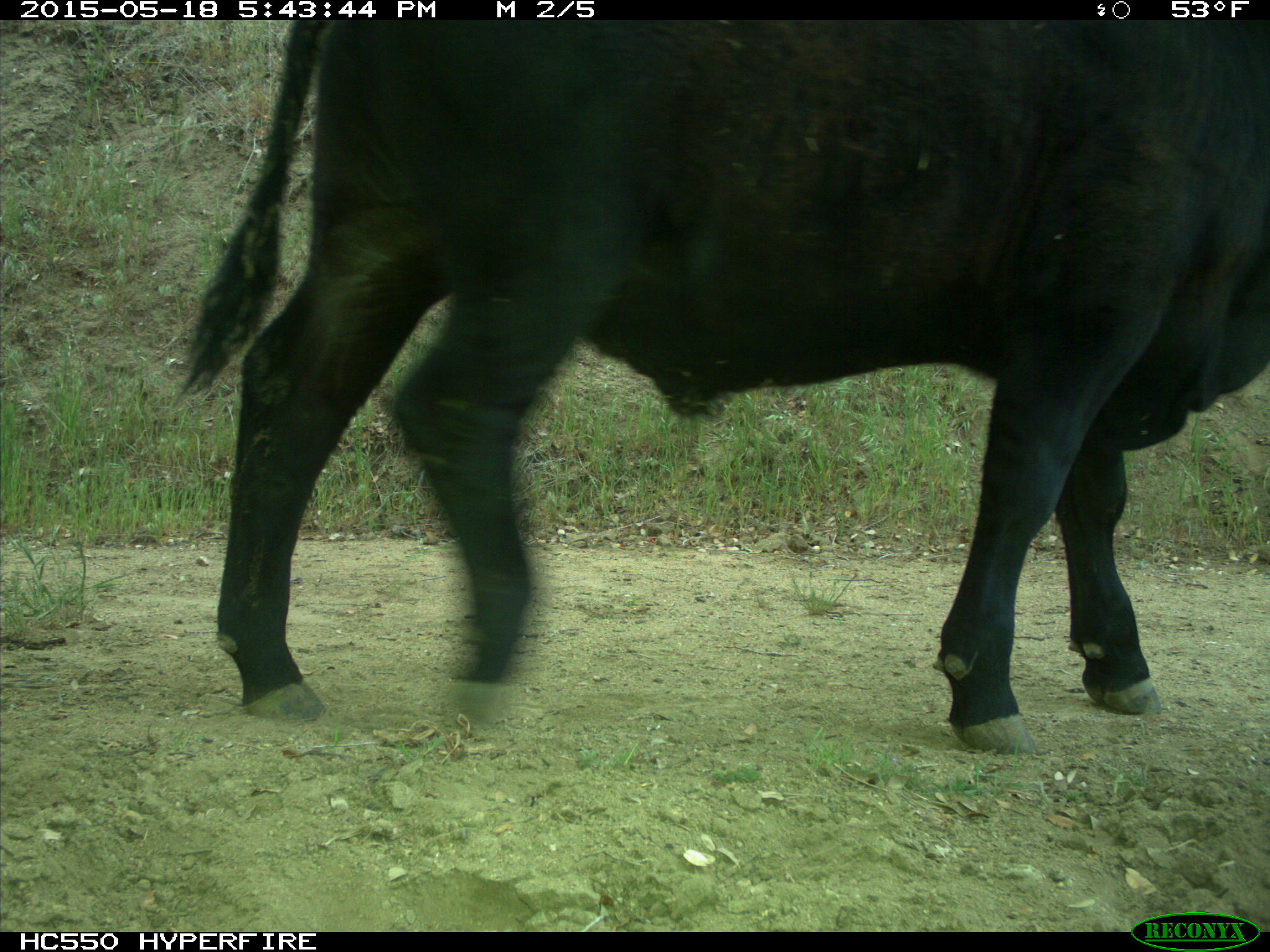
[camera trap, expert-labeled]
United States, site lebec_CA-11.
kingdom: Animalia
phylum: Chordata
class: Mammalia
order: Artiodactyla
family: Bovidae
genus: Bos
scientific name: Bos taurus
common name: domestic cow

......

Set down the lines from the one with "phylum: Chordata" through the end of the data above. Keep each exactly as written and add no other line.

§ Exercise solution:
phylum: Chordata
class: Mammalia
order: Artiodactyla
family: Bovidae
genus: Bos
scientific name: Bos taurus
common name: domestic cow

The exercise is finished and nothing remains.